▶ **Passage for review**
Based on the info you provided I cannot think of any reason why you're encountering these issues. Especially since when you're using the Intel encode sample code it all work fine. Right? It seems the issue is somehow connected with either your output buffer handling or the way you write the encoded bitstream blocks to file system.
We have not seen any issues similar to this before.
Would it be possible for you to share your code so that we can try to reproduce the issue here on our side?
My QSV code outputs bitstreams correctly if I set it to Software implementation, but it does not output correctly when it's set to Hardware implementation. The majority of the code is the same for both implementations, it's only the directX surfaces that is set up in Hardware and not in set up when using Software.
Running the Intel sample_encode code outputs the bitstream correctly with both Software and Hardware implementation. Though I haven't found what the difference is between the Intel hardware set up and my hardware set up.
I'm willing to send you my QSV code, however I'd rather not post it on this forum, is there a way to get it to you?

▶ **Excerpted data**
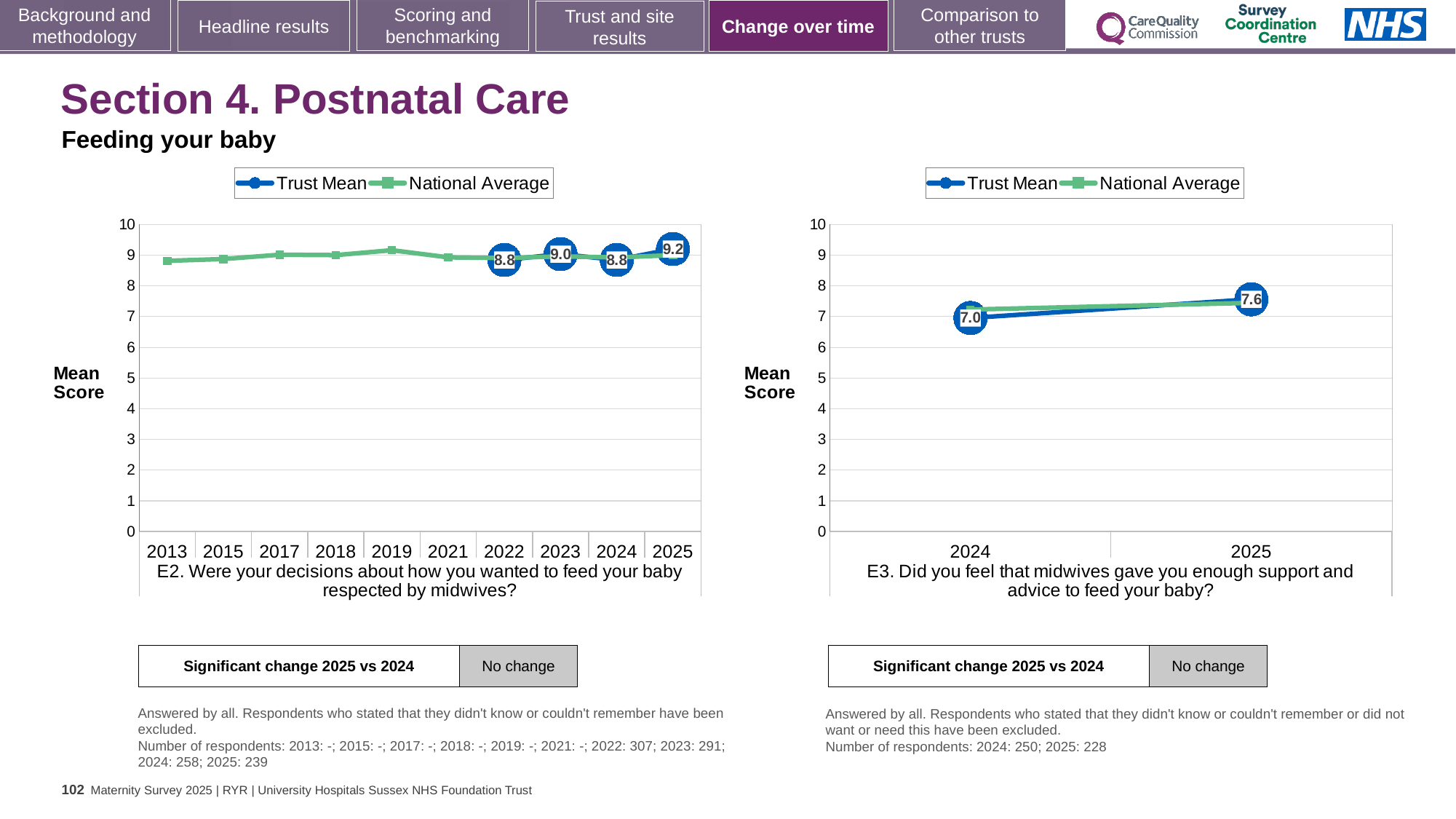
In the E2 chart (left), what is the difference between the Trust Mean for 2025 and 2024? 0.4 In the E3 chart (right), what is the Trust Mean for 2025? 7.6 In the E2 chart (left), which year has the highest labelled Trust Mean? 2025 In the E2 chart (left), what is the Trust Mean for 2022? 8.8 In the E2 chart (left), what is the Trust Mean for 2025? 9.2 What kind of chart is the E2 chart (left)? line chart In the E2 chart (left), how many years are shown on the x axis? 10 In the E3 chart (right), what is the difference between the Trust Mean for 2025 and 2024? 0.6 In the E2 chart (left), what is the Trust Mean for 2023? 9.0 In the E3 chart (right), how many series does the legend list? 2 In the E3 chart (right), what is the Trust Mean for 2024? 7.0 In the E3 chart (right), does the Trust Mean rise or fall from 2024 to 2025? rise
==
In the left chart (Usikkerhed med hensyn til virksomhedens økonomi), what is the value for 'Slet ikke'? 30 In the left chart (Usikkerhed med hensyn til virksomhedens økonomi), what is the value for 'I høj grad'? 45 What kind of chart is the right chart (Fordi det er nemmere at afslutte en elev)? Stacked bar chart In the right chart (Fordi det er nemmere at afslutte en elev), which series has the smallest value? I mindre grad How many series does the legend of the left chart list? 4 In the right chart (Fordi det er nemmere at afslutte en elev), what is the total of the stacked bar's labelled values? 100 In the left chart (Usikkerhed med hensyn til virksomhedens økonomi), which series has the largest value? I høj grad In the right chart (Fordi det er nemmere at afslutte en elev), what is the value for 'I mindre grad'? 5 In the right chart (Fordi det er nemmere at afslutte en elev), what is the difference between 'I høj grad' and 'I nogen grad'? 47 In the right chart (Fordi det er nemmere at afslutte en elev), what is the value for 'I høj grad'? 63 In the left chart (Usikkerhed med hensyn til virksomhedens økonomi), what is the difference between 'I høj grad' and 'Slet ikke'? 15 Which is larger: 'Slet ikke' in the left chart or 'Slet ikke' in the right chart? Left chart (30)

▶ **What to do**
1. From the QSV encoding thread, extract the passage between "My QSV code outputs" and "when using Software.", inclusive.
2. Answer these questions using the QSV encoding thread:
(a) With which implementation setting does the poster's QSV code output bitstreams correctly?
(b) What does the reply ask the poster to share?
(c) Where would the poster rather not post the code?
3. Carry on the QSV encoding thread after its final line.
The entries come from a different source than the QSV encoding thread.

▶ **Expected outputs**
1.
My QSV code outputs bitstreams correctly if I set it to Software implementation, but it does not output correctly when it's set to Hardware implementation. The majority of the code is the same for both implementations, it's only the directX surfaces that is set up in Hardware and not in set up when using Software.

2.
(a) Software implementation
(b) Their code
(c) On the forum

3.
This forum supports sending private messages. Please create a new private post, then we can continue the discussion on how to best share the code.
I've managed to identify the problem with the H264 (AVC) encoder bitstream output being in blocks of 384 bytes with zero padding. I had been focusing on finding a problem with either the allocation of my picture input buffer or my bitstream output buffer, however it was neither of these. The problem was occuring within the MFXVideoENCODE_Init(). This function calls the FrameAllocator() function a number of times to allocate buffers for itself. However I'd assumed (as I'd found no reference to any other buffer type) that the FrameAllocator would only allocate NV12 buffers, but that is not the case, it also allocates a D3DFMT_P8 buffer. I can't say for sure as I don't know the inner workings of the hardware but this D3DFMT_P8 buffer may be where the encoder constructs the bitstream in video memory. Once the frame has been encoded it then copies it into the users allocated mfxBitstream.Data buffer. Hence if it is set up to be any other format than D3DFMT_P8 then you will get a very strange output bitstream.
I have updated my frame allocator to support D3DFMT_P8 buffers and the bitstream output format from the hardware encoder is now correctly formatted.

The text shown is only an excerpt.